We watched one movie exactly because the 12-volt car batteries linked up in series to make a bank would have been charging all day via a wind generator mounted on the main mast. Any more than one movie, and that bank of batteries would run out of charge for the day. There was another bank that we could switch over to, but that was held in reserve to start the motor only. If it had been a low-wind day, we’d often have to fire up the boat’s engine near the end of the film (which used up costly diesel fuel). My grandfather always kept an eye on the voltmeter during the final third of a movie.
It was a strange thing to watch Bond in action sometimes. Because Bond often came to the sorts of places we were in at that moment, watching the movie. When Bond came to any islands, or any places in the developing world, he was a force of nature. He blew things up, slept with ALL the women, and raced around in boats (that exploded even more).

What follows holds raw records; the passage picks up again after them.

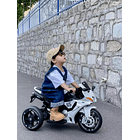 Moto Eléctrica Niños 5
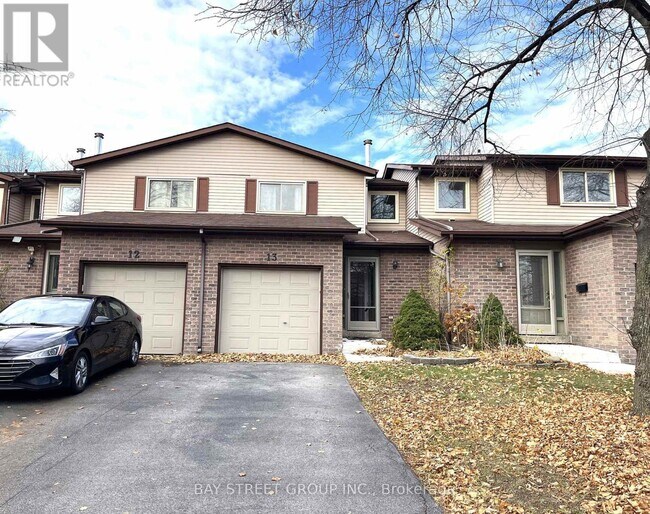 property at 1232 Guelph Line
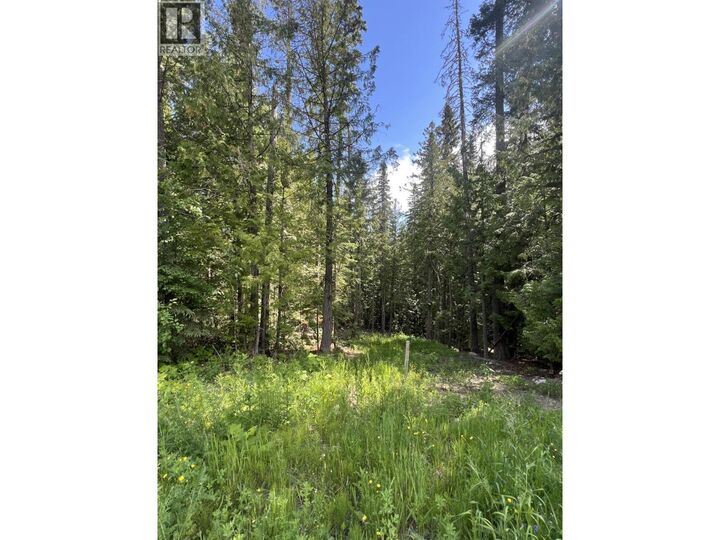 Property Photo:  Timberline Crescent  BC V0B 1M6 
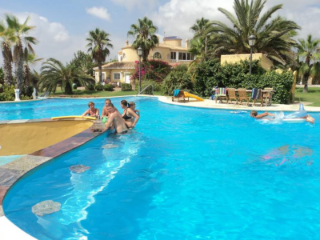 Huis te koop Ciudad Quesada (RBT56871)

I began to realize that, for the people making, filming, and in some ways writing about areas like my homeland, it was an exotic destination and no more.

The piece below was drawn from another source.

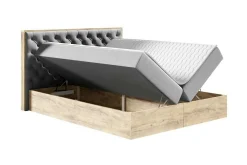 Oberting Sengeramme 120x200 cm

I realized that people there didn’t get to have the same adventures. They never got to stand up to the enemies who had penetrated their settings. In many cases, the villain was often of the developing world. So we were a place to visit, a playground, the thing to sleep with (or exploit) and the enemy.
But the islands I grew up on were so much more. I knew that. The islands were a place of beauty and a destination. Sure. There’s a reason tourism is so huge. But damn it, there were scientists and science being done. There were corporations being built. There were cities being forged, culture and food and…
…There were heroes as well.
And there should be fictional heroes as well. Because we should all get to see ourselves out there as heroes.
When the the black-hats get on a megayacht and sail off to aquamarine waters to cause trouble, why shouldn’t a local agent get curious about the mayhem and start digging around?
That is how Prudence James came to be born: my asking that question. Roo, as he prefers, appeared in Arctic Rising, lending a hand to the main character of that novel as she navigated an increasingly hostile ice-free Arctic.
Roo is my answer to the question: where are the Caribbean agents? What about the people who live there? What do they think about all this?
Because, at anchor, enjoying the explosions on a tiny screen all those years ago, I felt an emptiness that I couldn’t put a finger on. I wanted to see stories that included and featured people like my friends and me. Bi-racial people. Caribbean people. Caribbean people at large in the future. I wanted to add to the experience, I wanted to deepen the pool that was the mythology of the secret agent.
Getting to do so in Hurricane Fever was finishing a promise I made a very long time ago.